Opinioni

Tappa a Pechino per la pace. Allargare gli orizzonti

Agostino Giovagnoli mercoledì 13 settembre 2023

Il cardinale Matteo Maria Zuppi è in missione di pace in Cina. È la prima volta che un cardinale, inviato dal Papa, viene ricevuto a Pechino da rappresentanti della Repubblica popolare cinese per trattare di politica internazionale. Diversi cardinali e vescovi sono andati in Cina a partire dal 1980, ma sempre per parlare della Chiesa cattolica cinese o delle relazioni sino-vaticane. Il cardinale Zuppi andrà invece per parlare della guerra in Ucraina. Anche se, probabilmente, incontrerà solo chi, nel governo cinese, si occupa specificamente della questione, si tratta di un riconoscimento – tutt’altro che scontato – del Papa e della Santa Sede quali interlocutori di Pechino su un grande tema di politica internazionale.

Benché si tratti di una prima volta, questa visita si inserisce profondamente nella tradizione della diplomazia del Papa, che è stata quella del “Padre comune di tutti i popoli” fin dal XVI secolo ed è diventata ancor più esplicitamente una diplomazia di pace dopo la fine del potere temporale: già Leone XIII svolse una mediazione di pace nella guerra di fine Ottocento tra Cile e Argentina.

Questa tradizione è stata rilanciata esplicitamente anche dalla Ostpolitik vaticana verso i Paesi del blocco sovietico, iniziata negli anni Sessanta e rivolta anche alla Cina pur nella consapevolezza della sua diversità dal resto del comunismo mondiale. Più recentemente, nella dichiarazione ufficiale dopo l’Accordo tra S. Sede e Cina del settembre 2018 il cardinale Pietro Parolin ne ha sottolineato l’importanza non solo «per la vita della Chiesa cattolica in Cina» ma anche «per il dialogo tra la Santa Sede e le Autorità civili di quel Paese» e «per il consolidamento di un orizzonte internazionale di pace, in questo momento in cui stiamo sperimentando tante tensioni a livello mondiale». La missione di Zuppi si inserisce dunque in quest’opera costante della Santa Sede e, in particolare, si collega all’instancabile volontà di Francesco – malgrado ostacoli e opposizioni – di non lasciare nulla di intentato per creare un’atmosfera favorevole alla fine della guerra in Ucraina. Com’è noto, il cardinale Matteo Maria Zuppi si è già recato, oltre che a Kyiv e a Mosca, anche a Washington, dove ha incontrato il presidente Joe Biden.

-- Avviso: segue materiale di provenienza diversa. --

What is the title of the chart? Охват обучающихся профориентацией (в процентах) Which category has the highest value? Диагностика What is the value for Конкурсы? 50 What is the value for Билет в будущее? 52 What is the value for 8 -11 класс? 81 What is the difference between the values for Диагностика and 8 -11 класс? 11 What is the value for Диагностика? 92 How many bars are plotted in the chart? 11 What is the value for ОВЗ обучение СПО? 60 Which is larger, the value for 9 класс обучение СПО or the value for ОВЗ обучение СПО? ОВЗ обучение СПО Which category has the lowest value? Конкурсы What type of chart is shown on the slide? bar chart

Per far cessare questa guerra, infatti, non basta parlare solo con le parti direttamente interessate, ma occorre coinvolgere anche molti altri, a partire da chi ha maggiore influenza sullo scenario mondiale. È naturale quindi che, dopo gli Stati Uniti, Zuppi si rechi anche in Cina (e forse in futuro ci saranno altre tappe). C’è anche un altro importante motivo per andare a Pechino: la diplomazia internazionale ha osservato una “convergenza” tra Santa Sede e Cina – pur con motivazioni molto diverse – sulla guerra in Ucraina: entrambe sono politicamente imparziali – non propendono cioè per la vittoria dell’una o dell’altra –, giudicano negativamente il conflitto in corso (con il Papa che ha sempre condannato l’aggressione militare da parte della Russia) e sperano che finisca al più presto. Entrambe sono perciò disponibili a collaborare ad iniziative di pace.

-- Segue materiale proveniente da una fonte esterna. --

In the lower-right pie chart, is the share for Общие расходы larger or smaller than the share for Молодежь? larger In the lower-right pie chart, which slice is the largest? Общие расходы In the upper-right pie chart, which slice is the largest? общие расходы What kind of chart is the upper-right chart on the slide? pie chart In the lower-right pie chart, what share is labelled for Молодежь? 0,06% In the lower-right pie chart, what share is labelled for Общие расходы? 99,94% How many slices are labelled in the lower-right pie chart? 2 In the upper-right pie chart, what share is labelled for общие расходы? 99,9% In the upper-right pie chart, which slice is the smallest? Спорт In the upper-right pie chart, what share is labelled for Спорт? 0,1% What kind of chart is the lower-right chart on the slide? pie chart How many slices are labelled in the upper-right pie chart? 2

Alcuni segni mostrano che non si tratta di speculazioni astratte: le autorità cinesi hanno seguito con molta attenzione il viaggio di Francesco in Mongolia e i suoi riferimenti alla Cina e in modo del tutto inusuale la televisione cinese ha trasmesso un breve filmato con le parole del Papa sui rapporti con la Cina. Tale singolare “convergenza” conferma quanto sia importante perseguire il dialogo anche con interlocutori lontani e mostra che oggi, mentre gli equilibri mondiali stanno cambiando profondamente, sponde per la pace possono trovarsi anche dove non ci si aspetta. Le forme tradizionali della cooperazione multilaterale sono in crisi ed è urgente cercare nuove forme di multilateralismo per arginare la tendenza devastante a utilizzare la guerra quale strumento abituale di risoluzione dei conflitti.

Ricevendo il cardinale Zuppi, Pechino riconosce che la Santa Sede può essere un attore importante per affrontare grandi questioni internazionali che richiedono uno sforzo comune. A prescindere dai risultati che sarà possibile valutare solo nel tempo, il viaggio dell’inviato del Papa a Pechino è un evento storico.